+++ Supplied data +++

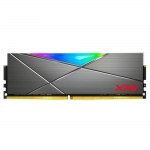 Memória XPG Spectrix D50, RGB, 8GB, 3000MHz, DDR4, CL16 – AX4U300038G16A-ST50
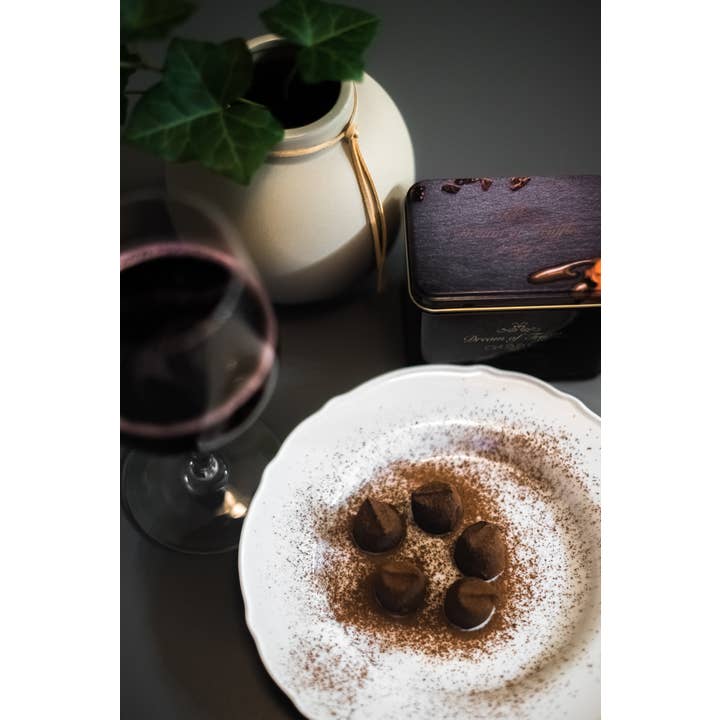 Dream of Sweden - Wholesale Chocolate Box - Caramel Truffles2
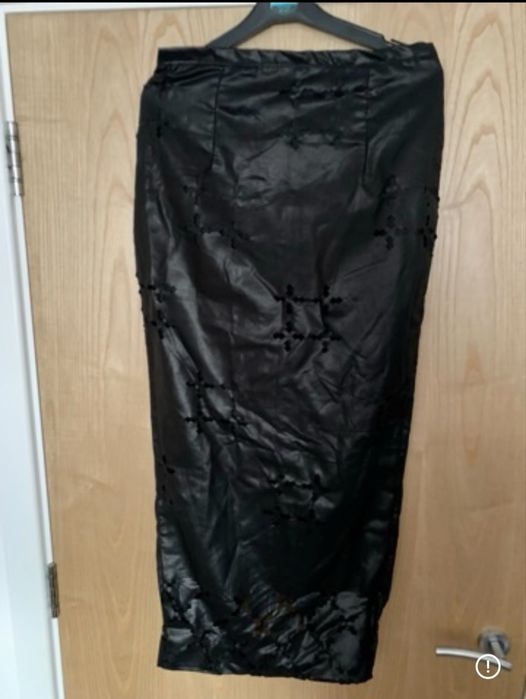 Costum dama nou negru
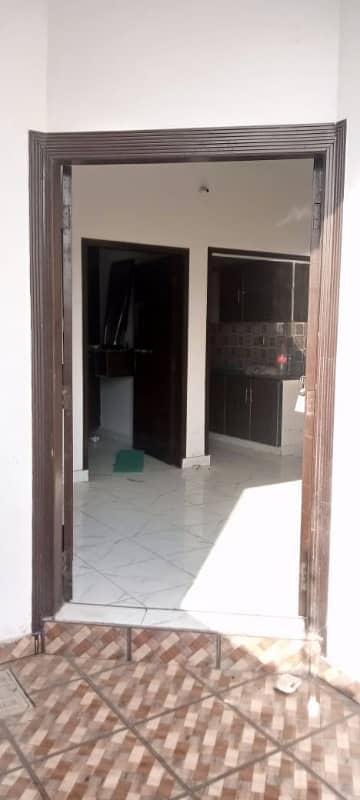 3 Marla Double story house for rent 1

+++

● **Directions for this task**
Reproduce the data above in full, exactly, with the images removed.

● **Written solution**
 Memória XPG Spectrix D50, RGB, 8GB, 3000MHz, DDR4, CL16 – AX4U300038G16A-ST50
 Dream of Sweden - Wholesale Chocolate Box - Caramel Truffles2
 Costum dama nou negru
 3 Marla Double story house for rent 1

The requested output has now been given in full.